start Article

Two new Hudson Hills and Highlands programs at Teatown with a living landscape focus are the  Environmental Leaders Learning Alliance (ELLA) and Community Trails Program. ELLA (www.ellahhh.net) is a group of >120 town-appointed environmental commission members from 34 regional towns and villages, who meet quarterly at workshops, and more frequently through the Internet, to discuss environmental issues, share lessons learned, and formulate regional solutions for sustainability. The Community Trails Program is a joint effort with the New York-New Jersey Trail Conference (www.nynjtc.org) to facilitate volunteer-led stewardship of recreational trails in Westchester and Putnam counties. This effort includes building new trails, especially longer distance trails that connect protected lands, effectively creating biotic corridors across the landscape. This fall, for example, we are building a 4-mile connector trail between Teatown and Kitchawan Park with the help of trail volunteers.

end Article
start Extracted records

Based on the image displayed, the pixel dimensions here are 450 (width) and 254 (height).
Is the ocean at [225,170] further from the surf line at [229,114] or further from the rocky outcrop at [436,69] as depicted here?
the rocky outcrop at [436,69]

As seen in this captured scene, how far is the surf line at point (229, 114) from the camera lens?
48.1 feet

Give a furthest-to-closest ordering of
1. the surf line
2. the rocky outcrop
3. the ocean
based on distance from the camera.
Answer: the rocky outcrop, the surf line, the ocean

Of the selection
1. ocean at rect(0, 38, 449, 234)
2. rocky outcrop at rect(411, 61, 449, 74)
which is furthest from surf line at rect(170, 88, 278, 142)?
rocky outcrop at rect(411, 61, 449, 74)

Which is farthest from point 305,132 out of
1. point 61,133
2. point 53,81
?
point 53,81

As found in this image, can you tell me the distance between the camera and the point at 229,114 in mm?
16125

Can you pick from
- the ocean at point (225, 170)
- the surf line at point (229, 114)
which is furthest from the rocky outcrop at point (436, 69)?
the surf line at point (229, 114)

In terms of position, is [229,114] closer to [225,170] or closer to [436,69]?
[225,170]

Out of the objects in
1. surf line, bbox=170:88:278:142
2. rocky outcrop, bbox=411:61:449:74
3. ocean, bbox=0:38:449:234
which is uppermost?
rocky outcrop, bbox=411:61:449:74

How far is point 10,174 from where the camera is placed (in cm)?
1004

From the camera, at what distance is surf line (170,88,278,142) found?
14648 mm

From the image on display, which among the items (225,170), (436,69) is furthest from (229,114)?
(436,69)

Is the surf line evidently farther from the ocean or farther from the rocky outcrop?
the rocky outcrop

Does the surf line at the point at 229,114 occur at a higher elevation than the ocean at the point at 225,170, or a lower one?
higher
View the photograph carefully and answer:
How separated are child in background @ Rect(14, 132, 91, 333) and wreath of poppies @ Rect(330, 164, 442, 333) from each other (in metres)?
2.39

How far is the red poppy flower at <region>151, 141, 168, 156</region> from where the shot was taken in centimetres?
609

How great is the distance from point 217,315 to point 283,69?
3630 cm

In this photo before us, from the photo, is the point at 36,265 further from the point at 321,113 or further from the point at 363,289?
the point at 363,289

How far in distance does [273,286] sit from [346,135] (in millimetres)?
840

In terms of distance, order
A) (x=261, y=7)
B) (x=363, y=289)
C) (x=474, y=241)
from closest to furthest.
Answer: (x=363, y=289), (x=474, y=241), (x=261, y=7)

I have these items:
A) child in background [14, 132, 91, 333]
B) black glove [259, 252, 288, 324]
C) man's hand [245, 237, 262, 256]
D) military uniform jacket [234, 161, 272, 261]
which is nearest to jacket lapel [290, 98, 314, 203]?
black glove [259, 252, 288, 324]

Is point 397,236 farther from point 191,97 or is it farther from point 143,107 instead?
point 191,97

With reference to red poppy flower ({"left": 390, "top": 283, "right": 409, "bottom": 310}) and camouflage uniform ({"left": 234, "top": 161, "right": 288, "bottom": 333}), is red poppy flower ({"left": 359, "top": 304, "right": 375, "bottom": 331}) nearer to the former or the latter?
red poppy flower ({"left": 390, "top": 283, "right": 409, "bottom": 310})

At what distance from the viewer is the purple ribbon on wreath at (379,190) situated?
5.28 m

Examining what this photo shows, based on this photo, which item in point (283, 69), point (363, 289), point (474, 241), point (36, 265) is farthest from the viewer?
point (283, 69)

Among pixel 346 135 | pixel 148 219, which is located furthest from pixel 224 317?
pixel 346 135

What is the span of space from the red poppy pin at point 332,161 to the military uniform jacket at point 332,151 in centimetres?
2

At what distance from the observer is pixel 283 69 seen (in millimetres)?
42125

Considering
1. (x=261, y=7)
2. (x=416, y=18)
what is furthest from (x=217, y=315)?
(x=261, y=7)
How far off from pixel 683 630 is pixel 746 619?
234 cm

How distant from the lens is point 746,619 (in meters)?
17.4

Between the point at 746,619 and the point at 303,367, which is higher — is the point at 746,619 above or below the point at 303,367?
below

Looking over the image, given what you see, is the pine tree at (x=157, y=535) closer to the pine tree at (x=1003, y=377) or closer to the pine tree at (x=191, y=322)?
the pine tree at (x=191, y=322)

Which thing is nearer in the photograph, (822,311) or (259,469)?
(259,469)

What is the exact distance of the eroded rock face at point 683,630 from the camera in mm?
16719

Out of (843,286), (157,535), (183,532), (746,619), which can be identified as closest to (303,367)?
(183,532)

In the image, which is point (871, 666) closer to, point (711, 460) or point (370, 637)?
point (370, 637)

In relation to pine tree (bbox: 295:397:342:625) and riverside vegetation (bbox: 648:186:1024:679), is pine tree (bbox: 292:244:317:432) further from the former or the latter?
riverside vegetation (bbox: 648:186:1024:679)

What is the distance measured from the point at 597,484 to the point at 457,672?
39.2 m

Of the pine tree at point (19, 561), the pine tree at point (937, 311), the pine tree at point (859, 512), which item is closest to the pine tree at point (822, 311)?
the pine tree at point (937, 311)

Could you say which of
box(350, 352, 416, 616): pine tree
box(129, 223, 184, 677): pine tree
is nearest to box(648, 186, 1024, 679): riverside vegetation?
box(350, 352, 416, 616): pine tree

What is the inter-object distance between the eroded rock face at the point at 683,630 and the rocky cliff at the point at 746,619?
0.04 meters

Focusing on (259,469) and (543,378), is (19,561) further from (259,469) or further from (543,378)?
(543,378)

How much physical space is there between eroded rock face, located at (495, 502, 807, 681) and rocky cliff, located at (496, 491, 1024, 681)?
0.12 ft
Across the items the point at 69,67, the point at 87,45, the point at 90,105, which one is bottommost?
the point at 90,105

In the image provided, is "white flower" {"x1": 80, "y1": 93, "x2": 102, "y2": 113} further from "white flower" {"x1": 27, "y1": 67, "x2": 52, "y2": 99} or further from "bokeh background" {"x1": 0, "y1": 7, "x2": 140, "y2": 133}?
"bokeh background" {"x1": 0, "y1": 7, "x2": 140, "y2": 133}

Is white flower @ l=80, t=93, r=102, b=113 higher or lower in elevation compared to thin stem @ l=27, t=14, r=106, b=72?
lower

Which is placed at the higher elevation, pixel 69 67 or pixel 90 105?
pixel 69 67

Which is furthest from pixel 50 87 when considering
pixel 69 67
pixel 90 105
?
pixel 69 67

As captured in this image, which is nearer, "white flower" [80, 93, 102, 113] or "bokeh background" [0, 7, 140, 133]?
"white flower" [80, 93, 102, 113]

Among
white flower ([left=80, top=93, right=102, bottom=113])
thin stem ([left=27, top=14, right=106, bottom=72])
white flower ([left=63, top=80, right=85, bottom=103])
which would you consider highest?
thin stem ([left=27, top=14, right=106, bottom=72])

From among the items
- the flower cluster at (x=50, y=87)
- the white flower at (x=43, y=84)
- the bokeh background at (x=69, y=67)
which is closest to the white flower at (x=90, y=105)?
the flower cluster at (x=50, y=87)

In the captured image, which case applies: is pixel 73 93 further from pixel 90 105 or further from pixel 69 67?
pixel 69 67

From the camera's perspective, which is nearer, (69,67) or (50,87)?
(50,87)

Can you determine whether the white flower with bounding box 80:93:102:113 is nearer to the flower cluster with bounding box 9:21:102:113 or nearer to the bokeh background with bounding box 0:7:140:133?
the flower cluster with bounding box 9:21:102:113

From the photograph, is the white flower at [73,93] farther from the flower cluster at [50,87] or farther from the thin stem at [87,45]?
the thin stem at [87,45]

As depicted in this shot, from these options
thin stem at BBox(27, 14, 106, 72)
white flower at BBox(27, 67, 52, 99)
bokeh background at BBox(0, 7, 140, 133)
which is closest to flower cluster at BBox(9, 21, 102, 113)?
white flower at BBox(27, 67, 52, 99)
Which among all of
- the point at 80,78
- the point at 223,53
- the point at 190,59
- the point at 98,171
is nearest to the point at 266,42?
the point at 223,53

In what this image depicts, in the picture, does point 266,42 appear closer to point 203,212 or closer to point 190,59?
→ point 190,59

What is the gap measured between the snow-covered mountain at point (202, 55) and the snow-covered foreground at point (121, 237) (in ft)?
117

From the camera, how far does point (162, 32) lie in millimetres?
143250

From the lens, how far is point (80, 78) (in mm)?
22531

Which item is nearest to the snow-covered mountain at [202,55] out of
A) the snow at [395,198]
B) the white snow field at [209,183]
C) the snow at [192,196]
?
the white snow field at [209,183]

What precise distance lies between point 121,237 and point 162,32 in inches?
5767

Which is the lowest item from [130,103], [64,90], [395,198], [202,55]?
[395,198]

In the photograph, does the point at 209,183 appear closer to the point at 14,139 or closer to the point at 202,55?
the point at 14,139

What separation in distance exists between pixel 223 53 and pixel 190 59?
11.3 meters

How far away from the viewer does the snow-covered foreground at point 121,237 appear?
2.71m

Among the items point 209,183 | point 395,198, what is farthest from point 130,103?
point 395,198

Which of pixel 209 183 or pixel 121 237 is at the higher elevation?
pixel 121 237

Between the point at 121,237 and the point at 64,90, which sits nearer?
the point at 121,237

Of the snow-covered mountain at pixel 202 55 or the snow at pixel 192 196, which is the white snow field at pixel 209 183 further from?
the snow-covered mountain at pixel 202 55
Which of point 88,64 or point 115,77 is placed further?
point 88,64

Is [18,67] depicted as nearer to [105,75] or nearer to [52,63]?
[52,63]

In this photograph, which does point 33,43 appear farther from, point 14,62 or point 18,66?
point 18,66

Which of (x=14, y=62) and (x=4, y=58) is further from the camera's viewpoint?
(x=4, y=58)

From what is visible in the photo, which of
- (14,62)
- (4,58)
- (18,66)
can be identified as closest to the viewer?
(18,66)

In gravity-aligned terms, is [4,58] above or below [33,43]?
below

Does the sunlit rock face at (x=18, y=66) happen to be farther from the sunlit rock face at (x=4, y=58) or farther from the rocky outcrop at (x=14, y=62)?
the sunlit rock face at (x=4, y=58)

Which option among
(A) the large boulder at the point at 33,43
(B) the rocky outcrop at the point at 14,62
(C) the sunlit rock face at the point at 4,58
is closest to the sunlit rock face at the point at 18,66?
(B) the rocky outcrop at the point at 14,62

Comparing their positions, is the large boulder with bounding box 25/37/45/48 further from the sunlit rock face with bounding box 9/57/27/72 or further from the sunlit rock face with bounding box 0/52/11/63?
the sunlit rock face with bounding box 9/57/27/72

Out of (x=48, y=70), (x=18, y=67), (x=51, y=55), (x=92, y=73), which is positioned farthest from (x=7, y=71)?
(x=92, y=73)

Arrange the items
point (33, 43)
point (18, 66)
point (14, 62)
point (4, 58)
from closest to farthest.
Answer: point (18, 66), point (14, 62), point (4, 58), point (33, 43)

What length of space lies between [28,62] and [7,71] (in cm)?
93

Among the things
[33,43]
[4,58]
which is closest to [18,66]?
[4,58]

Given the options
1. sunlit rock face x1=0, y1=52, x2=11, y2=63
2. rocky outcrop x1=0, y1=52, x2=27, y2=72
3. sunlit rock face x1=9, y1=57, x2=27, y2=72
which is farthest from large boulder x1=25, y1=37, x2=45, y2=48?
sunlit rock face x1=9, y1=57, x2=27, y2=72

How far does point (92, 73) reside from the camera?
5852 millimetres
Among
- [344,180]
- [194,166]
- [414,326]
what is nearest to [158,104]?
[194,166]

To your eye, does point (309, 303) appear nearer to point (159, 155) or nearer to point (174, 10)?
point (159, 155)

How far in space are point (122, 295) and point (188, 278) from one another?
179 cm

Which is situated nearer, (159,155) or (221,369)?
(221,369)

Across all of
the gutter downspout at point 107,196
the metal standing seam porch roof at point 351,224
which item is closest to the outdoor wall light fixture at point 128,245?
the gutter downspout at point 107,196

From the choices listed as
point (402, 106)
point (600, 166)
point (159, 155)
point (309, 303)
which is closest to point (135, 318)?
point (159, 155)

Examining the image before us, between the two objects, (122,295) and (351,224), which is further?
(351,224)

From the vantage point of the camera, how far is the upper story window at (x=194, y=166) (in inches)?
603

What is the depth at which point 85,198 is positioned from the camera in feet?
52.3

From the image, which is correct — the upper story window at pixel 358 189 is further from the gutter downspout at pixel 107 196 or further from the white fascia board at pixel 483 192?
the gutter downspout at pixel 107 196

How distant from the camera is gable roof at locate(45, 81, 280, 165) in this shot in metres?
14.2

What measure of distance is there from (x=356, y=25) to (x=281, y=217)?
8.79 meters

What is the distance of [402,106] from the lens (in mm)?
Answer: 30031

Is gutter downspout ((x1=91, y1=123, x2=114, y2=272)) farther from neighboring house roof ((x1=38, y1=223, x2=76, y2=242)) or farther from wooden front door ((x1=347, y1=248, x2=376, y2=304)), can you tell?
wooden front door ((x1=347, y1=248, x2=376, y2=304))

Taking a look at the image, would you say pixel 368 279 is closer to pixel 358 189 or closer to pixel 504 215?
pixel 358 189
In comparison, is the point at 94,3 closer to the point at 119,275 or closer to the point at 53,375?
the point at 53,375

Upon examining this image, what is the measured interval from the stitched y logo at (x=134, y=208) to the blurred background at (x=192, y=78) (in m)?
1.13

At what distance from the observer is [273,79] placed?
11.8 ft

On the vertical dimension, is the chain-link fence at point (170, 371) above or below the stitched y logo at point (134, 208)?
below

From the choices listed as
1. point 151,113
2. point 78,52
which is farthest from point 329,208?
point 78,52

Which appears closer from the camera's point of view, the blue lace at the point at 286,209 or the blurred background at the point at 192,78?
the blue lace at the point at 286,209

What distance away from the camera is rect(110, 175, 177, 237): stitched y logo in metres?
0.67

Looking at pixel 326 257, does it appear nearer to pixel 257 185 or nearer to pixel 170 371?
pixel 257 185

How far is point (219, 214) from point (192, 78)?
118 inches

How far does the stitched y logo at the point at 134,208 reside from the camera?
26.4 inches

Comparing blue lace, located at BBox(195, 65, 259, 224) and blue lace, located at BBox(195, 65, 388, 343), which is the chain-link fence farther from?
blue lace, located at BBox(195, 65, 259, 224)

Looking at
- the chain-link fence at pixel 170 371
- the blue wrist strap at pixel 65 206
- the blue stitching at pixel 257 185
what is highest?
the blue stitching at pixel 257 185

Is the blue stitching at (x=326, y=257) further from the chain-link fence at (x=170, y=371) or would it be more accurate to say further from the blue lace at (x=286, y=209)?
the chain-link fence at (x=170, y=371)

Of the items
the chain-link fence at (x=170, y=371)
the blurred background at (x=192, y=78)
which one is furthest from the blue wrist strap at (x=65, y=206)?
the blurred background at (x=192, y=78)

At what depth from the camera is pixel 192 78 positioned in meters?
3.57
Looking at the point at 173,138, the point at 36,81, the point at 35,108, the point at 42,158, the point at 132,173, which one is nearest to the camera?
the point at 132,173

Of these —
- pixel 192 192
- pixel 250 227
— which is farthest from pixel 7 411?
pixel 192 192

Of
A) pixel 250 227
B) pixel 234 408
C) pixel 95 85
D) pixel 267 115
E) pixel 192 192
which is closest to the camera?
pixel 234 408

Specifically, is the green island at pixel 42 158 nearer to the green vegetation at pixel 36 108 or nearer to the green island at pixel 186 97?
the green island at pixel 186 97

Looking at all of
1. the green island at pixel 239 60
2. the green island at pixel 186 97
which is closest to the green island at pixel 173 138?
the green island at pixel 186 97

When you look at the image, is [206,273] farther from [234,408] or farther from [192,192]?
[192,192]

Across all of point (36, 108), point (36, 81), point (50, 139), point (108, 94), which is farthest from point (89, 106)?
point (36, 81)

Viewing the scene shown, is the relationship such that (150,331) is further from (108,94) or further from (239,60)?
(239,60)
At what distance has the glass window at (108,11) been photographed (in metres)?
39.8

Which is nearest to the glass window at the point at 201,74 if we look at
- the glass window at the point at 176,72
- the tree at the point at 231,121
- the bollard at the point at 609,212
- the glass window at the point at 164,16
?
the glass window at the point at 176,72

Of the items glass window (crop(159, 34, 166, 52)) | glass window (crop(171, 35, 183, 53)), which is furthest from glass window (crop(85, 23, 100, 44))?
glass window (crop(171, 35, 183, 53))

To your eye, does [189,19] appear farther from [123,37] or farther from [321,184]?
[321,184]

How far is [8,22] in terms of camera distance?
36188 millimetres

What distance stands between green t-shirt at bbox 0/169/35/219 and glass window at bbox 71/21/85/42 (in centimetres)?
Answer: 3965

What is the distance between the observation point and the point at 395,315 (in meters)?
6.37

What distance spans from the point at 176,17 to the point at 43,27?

end Extracted records

◆ Exercise requirements
In two sentences, how would you summarize the passage above on Teatown's new programs?

◆ Solution to this exercise
Teatown has two new Hudson Hills and Highlands programs with a living landscape focus: the Environmental Leaders Learning Alliance (ELLA), a group of more than 120 town-appointed environmental commission members from 34 regional towns and villages who meet to discuss environmental issues, share lessons learned, and formulate regional solutions for sustainability, and the Community Trails Program. The Community Trails Program, a joint effort with the New York-New Jersey Trail Conference, facilitates volunteer-led stewardship of recreational trails in Westchester and Putnam counties, including building longer trails that connect protected lands, such as a 4-mile connector between Teatown and Kitchawan Park being built this fall.